I aged about 20 years in one year. It was extremely stressful, but also very eye-opening. In hard times like that you realise what’s important to you. [My husband] Phil was brilliant, despite everything he was going through, so it brought us closer. My parents were brilliant and Emma [Wade] was phenomenal. It was really shit. [Initially charged with missing three tests, Deignan was subsequently cleared to compete after the Court of Arbitration for Sport found that one of the missed tests was not her fault.]
But I won some brilliant races and I came out the other side and had some brilliant comments from peers. Moments like that from other people, just to sort of validate you, are so powerful. It taught me that, in other people’s moments of difficulty, one comment to them can be so important. I suppose if I think about 2016, I probably feel like I was a child before and grew up in that process. I’d never faced any adversity or any bad press or anything like that.

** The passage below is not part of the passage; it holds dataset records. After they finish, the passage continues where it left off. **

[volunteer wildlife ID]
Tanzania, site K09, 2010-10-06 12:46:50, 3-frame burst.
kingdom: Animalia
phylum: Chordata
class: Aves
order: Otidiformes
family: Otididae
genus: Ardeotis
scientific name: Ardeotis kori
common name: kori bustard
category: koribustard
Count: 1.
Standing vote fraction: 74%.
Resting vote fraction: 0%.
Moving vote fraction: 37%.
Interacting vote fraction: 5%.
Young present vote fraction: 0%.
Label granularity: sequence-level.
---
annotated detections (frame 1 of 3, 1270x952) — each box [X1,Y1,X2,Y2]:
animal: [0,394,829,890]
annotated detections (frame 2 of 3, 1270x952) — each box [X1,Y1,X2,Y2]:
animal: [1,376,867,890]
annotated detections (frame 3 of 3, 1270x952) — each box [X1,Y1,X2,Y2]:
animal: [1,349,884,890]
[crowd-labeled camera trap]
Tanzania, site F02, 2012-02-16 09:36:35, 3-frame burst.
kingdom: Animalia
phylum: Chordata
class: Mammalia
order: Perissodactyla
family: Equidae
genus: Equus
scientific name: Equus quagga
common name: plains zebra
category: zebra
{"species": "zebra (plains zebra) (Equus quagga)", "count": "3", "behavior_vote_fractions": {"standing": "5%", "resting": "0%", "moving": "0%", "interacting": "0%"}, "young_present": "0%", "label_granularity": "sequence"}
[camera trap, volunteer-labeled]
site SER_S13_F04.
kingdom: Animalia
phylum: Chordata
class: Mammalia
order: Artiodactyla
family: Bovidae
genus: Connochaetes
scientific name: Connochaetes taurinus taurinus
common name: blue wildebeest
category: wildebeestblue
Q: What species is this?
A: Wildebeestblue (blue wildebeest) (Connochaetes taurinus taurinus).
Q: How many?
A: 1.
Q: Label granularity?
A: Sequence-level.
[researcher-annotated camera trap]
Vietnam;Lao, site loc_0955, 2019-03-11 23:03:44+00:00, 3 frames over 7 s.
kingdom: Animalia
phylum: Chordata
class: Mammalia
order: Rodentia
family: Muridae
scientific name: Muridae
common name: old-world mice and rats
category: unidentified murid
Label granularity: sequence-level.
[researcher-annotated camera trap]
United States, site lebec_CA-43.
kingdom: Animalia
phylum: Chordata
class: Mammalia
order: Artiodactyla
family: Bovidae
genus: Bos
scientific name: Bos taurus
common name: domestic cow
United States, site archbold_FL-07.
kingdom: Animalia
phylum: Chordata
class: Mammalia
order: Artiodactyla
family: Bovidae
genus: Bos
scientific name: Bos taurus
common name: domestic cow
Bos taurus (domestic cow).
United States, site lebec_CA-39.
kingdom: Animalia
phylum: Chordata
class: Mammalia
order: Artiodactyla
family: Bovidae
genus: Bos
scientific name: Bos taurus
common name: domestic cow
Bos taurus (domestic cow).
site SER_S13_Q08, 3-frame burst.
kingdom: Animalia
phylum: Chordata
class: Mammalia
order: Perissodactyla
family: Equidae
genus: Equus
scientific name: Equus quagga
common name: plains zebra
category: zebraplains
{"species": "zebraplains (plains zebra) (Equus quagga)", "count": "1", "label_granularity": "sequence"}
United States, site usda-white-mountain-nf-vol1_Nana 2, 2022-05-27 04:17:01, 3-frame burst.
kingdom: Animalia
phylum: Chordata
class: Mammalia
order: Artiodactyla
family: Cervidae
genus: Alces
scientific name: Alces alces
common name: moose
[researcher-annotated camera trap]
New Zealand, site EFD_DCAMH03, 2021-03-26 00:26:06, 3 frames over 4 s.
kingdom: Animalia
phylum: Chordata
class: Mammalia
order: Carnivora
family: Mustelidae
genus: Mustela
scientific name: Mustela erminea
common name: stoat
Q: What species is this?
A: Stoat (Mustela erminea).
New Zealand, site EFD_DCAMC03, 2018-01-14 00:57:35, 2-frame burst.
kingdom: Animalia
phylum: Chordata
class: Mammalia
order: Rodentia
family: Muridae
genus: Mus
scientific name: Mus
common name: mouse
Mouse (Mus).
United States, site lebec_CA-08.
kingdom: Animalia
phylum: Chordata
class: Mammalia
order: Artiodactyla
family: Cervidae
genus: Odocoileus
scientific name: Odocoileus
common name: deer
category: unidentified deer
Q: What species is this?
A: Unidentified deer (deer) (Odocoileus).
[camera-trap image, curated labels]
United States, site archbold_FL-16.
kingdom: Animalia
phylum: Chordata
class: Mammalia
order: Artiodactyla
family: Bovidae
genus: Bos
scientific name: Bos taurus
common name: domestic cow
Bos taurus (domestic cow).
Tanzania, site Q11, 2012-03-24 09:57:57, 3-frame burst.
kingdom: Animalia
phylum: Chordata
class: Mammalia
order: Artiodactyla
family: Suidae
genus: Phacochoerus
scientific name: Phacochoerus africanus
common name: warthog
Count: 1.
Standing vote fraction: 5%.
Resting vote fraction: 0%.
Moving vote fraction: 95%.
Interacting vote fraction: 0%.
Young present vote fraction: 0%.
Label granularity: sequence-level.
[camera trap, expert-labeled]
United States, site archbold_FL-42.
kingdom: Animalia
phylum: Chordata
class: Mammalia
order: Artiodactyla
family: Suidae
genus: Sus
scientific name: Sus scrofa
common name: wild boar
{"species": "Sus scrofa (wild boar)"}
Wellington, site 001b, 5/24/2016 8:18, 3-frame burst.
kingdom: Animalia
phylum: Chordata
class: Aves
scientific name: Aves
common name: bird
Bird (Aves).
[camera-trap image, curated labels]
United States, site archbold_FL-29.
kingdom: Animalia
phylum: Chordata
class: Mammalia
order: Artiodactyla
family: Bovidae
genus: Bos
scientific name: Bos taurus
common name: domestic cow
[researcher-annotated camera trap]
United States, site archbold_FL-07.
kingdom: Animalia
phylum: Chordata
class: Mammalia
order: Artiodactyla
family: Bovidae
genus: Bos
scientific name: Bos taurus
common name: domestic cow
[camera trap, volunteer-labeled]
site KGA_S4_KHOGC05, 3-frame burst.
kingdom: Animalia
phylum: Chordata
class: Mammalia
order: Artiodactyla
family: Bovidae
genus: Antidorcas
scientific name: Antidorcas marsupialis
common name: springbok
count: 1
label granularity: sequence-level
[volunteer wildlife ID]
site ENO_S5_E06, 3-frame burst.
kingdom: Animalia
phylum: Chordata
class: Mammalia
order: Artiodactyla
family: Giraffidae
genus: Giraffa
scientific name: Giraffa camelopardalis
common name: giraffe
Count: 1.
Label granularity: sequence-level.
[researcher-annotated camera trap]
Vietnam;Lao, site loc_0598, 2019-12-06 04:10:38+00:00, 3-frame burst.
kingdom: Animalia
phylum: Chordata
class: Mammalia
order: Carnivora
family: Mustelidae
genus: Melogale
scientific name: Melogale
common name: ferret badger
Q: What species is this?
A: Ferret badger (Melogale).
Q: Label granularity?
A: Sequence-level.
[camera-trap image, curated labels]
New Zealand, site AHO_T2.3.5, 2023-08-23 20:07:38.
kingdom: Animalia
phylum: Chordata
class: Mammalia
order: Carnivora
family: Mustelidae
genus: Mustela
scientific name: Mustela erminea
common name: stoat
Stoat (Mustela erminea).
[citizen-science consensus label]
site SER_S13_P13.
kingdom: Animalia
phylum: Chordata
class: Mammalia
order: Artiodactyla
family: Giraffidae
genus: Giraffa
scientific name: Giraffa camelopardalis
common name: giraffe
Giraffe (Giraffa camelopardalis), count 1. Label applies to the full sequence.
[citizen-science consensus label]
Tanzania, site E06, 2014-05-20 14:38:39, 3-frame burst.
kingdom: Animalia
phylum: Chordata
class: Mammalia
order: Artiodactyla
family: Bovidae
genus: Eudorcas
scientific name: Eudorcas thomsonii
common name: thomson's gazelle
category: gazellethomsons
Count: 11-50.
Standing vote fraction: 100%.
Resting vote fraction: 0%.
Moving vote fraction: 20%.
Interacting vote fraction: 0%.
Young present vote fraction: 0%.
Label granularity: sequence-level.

Then, at the height of your powers in 2018, you took a year out to become a mum.
The decision to become a mother mid-career was never meant as a pioneering one; it was very much an emotional decision: I’m married, I want to be a young mum. Again I was guided through that process brilliantly by Emma. That made a huge difference, having somebody who advocated for me and believed in me and believed in the process.
Starting a relationship with the Trek team [in 2019] was just brilliant and completely changed my enjoyment of the sport. I felt really valued and really happy off the bike. Becoming a mother was, without a doubt, the best thing that’s ever happened to me. It was no longer all about me, and I found that liberating.
Lizzie Deignan celebrates winning Paris-Roubaix Femmes in 2021
(Image credit: Getty Images)
What kind of rider did you see yourself as?
An all-rounder. I wouldn’t describe myself as a GC rider or a climber – I don’t have the mentality for it. Sometimes I look at a rider like Tom Pidcock, who is a very versatile rider, and I think, “Why’s he putting himself through trying to be a GC rider when he could win every Classic on the calendar?”
To me, [one-day racing] is more of an enticing opportunity than going through the hell of trying to compete over three weeks. To focus over three weeks would be hard for me and my personality definitely. I’m all-in for one day.
What do you see as your greatest cycling achievement?
I’m very proud of when I won the UCI WorldTour in 2020 – pandemic year. All the noise from everybody was, “Train! Train!” I was in lockdown with a one-year-old baby, thinking, “I am not going to continue to train at this intensity. I’m going to back off a little bit until I know that the racing programme is back in place.”
I had confidence in myself, I ignored the noise, and I won the WorldTour, because I was the most consistent rider in the world when the calendar was put back on. I’m proud of myself for being able to do that and deliver.